There were more than 53,000 acres of grasses covering the floor of the Maryland portion of the Chesapeake Bay last year, a footprint 29 percent larger than in 2014 and approaching a key benchmark in bay restoration.
The data is according to an annual aerial survey conducted by the Virginia Institute of Marine Science and released by the Maryland Department of Natural Resources on Thursday. The survey found 91,000 acres of grasses across the entire bay.
The grasses are an important indicator of the bay's health because they are a habitat for blue crabs and other creatures. They also help prevent erosion, absorb and filter nutrients and sediment and provide food for migrating waterfowl, state Natural Resources Secretary Mark Belton said.

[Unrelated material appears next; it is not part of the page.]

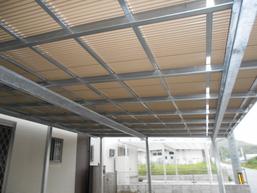 ガルバリウム鋼板、ポリカ波板 多くの種類のパネルを取り扱っております。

"The record resilience and resurgence of underwater grasses indicate that Maryland is making progress on Chesapeake Bay restoration and improving water quality in the watershed," Belton said.
Kim Coble, vice president for environmental protection and restoration for the Chesapeake Bay Foundation, said the data shows that regionwife efforts to reduce runoff of nitrogen, phosphorus and sediment are working. The pollutants prevent sunlight from reaching grasses.

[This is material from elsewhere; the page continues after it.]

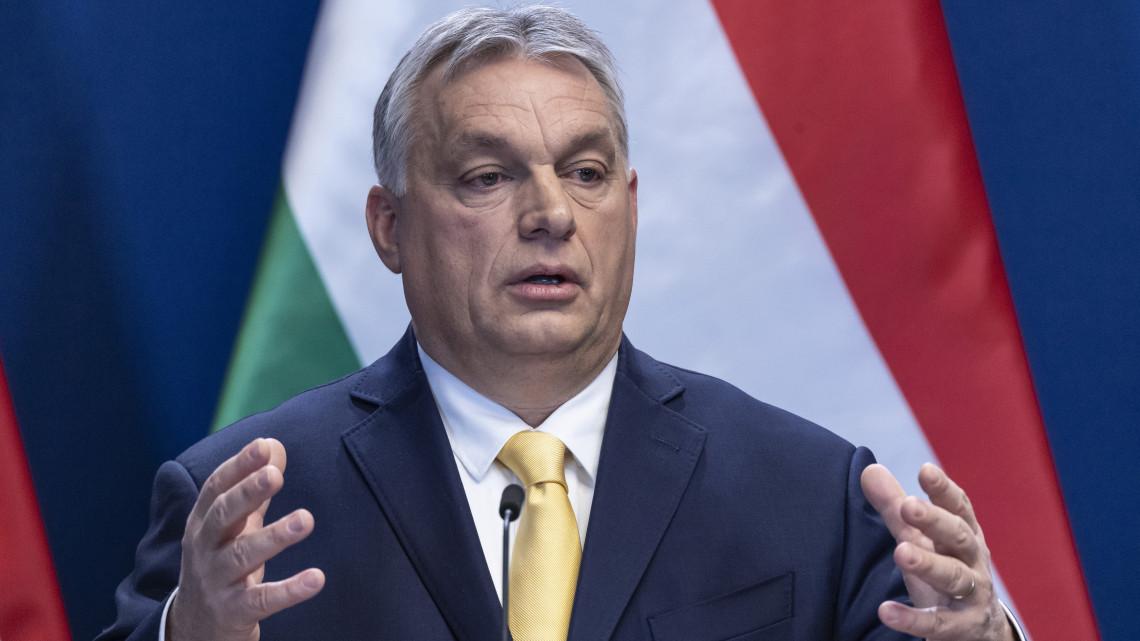Orbán Viktor: minden idők legnagyobb gazdaságélénkítési akciótervét kell elindítani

"These are positive signs of a still troubled ecosystem recovering slowly from decades of degradation from pollution," Coble said in a statement. "But we can't relax our efforts. The amount of underwater grass in the Bay is still only half of the goal which Bay states and the District of Columbia agreed upon in the Chesapeake Clean Water Blueprint."

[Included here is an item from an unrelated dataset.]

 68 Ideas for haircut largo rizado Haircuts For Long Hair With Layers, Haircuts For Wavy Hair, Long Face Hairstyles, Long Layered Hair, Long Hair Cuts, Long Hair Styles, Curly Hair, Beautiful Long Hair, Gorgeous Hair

The growth rate is on track with goals, however, state officials said. The 2015 measurements are 94 percent of a goal for 57,000 acres of grasses by 2017.
Five Chesapeake waterways surpassed grass restoration goals -- the Chester, Elk and Bush rivers, Fishing Bay and the Chesapeake and Delaware Canal. Others that saw grass growth were the middle Choptank River, the Big Annemessex River, the Manokin River, Tangier Sound and Middle River.